Der SSV Oberkassel spielte jetzt zusammen mit den großen Vereinen Fortuna 95, Benrath 06, D.S.C 99 und Turu 1880 in einer Klasse. Bei Neueinteilung der Fußballklassen (Gauliga usw.) wurde der SSV Oberkassel der Kreisklasse zugeteilt. Bis zum Ausbruch des 2. Weltkrieges spielte der Verein in dieser Klasse mit wechselndem Erfolg. Der Verein zählte zu diesem Zeitpunkt etwa 100 Mitglieder. Während des Krieges kam das Vereinsleben fast vollständig zum Erliegen.
Nach dem Krieg ging es mit dem SSV Oberkassel schnell wieder aufwärts. Bereits in der Saison 1945/46 wurde die Meisterschaft in der Gruppe 2 erzielt. Die 3 Gruppensieger - VfL Benrath 06, SSV Oberkassel, Sportverein 04 - trugen die Düsseldorfer Stadtmeisterschaft aus. Der SSV Oberkassel wurde hinter dem VfL Benrath 06 zweiter in dieser Meisterschaft.
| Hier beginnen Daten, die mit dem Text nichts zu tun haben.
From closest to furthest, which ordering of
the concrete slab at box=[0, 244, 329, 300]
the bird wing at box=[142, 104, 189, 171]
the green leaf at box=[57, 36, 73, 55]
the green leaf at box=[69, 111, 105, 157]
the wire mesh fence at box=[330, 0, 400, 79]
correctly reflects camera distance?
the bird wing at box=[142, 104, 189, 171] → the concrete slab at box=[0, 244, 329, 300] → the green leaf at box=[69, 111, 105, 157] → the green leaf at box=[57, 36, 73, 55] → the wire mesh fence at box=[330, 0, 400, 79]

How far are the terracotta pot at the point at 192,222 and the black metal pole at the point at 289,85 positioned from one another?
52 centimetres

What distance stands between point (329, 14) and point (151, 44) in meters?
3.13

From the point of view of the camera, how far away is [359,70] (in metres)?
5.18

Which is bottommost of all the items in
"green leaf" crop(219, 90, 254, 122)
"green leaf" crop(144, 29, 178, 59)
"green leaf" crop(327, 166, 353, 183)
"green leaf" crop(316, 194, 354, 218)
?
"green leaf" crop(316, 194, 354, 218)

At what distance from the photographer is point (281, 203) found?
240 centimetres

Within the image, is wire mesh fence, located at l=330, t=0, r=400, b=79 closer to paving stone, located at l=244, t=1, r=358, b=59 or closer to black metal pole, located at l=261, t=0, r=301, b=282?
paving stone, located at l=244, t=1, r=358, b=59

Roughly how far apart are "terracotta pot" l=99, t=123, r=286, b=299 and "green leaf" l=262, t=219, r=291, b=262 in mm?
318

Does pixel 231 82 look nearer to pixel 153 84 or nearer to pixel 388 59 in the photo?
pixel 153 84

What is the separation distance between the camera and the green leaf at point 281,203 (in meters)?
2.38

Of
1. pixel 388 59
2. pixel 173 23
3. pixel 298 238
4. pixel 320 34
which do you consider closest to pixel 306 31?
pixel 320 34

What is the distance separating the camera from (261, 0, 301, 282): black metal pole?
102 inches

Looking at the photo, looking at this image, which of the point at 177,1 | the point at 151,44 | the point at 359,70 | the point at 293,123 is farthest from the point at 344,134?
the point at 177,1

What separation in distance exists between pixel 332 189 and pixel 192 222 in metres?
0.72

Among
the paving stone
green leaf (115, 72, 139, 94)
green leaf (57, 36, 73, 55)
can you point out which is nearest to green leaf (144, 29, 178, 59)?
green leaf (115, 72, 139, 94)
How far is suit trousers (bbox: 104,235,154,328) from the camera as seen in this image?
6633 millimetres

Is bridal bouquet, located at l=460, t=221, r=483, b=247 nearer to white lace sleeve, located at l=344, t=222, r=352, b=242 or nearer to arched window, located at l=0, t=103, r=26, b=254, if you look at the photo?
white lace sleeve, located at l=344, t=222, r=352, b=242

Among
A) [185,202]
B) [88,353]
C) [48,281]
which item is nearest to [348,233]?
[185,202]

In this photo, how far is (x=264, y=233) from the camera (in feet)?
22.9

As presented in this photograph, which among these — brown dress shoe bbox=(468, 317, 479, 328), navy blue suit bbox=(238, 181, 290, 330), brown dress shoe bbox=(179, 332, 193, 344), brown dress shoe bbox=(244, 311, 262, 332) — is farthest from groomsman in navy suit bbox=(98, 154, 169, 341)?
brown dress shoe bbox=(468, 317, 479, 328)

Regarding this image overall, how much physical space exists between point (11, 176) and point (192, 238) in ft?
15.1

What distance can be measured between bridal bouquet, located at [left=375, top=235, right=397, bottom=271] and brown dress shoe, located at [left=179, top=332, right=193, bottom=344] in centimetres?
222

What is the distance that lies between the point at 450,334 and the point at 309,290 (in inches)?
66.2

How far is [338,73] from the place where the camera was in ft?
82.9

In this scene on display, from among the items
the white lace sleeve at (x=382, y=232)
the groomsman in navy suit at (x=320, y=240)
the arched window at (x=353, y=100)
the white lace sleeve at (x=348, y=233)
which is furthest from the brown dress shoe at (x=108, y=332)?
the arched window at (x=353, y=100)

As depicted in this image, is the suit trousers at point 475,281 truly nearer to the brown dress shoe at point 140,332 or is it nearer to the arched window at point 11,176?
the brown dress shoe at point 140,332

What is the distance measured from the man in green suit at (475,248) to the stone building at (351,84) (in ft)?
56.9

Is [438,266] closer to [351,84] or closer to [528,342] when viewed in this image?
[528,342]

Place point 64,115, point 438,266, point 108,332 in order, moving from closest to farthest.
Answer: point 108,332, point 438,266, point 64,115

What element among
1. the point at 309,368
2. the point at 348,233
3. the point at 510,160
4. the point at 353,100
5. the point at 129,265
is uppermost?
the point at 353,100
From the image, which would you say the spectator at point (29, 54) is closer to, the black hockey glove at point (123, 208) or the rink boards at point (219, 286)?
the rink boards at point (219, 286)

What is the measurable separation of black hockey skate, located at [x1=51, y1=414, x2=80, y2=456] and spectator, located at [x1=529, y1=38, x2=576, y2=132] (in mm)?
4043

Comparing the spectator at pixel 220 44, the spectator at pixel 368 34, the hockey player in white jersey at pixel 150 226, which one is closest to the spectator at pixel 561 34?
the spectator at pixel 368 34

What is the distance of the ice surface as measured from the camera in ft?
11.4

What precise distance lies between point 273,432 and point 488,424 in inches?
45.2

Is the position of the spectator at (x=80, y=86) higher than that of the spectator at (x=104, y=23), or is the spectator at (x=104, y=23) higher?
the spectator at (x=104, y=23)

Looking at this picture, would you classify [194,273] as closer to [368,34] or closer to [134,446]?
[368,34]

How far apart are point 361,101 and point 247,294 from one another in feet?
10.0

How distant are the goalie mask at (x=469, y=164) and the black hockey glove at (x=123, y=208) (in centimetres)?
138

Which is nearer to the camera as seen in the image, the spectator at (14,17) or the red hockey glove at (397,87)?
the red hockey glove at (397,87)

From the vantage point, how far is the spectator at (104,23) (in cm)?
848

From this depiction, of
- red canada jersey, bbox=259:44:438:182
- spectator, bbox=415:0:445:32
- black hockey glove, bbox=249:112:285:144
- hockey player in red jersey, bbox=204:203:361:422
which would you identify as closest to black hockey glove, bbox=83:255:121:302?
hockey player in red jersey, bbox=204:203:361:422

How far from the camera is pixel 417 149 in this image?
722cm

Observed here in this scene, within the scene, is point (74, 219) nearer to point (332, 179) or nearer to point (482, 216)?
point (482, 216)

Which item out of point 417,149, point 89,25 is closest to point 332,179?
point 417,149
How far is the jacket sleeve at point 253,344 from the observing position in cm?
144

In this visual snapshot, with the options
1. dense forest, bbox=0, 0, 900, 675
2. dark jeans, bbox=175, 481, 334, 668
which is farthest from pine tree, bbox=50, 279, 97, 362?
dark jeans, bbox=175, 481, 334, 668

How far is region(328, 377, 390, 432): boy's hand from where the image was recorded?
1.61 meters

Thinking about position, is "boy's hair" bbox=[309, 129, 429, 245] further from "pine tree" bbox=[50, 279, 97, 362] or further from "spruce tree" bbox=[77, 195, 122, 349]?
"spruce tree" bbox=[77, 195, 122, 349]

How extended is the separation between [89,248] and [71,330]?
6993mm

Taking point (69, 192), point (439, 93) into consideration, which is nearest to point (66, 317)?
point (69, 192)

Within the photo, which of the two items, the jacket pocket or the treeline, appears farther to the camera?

Dem damaligen Vorstand des SSV Oberkassel war es zu verdanken, dass neben der Fußballabteilung weitere Abteilungen gegründet wurden und den Verein erfolgreich vertraten: 
Handball, Faustball, Tischtennis, Boxen, Schwerathletik und Leichtathletik.

Bald hatte der Verein rund 1000 Mitglieder und der Sportbetrieb nahm gewaltige Formen an. Die Handballer schafften den Aufstieg bis in die 1. Kreisklasse. Ihr größter Erfolg in der damaligen Zeit war der Sieg über den Ortsrivalen TSV Jahn Oberkassel, der in Handballkreisen einen großen Namen hatte. Der SSV Oberkassel hatte eine der stärksten Tischtennis-Mannschaften Deutschlands. Bei den Damen spielte die Weltmeisterin Hilde Bussmann und bei den Herren die Westdeutschen Meister Vossen und Heiliger. Auch die Boxabteilung stellte zwei Bezirksmeister. Die Gewichtheber und Leichtathleten verzeichneten beachtliche Erfolge.
Die 1. Mannschaft der Fußballabteilung wurde vom ehemaligen Fortuna-Spieler Czaika trainiert, errang 1947/1948 die Bezirksmeisterschaft und den Aufstieg in die Niederrhein-Liga.
Während der schwierigen Wirtschaftslage in der Zeit der Währungsreform wurden alle Abteilungen, außer Fußball, wieder aufgelöst.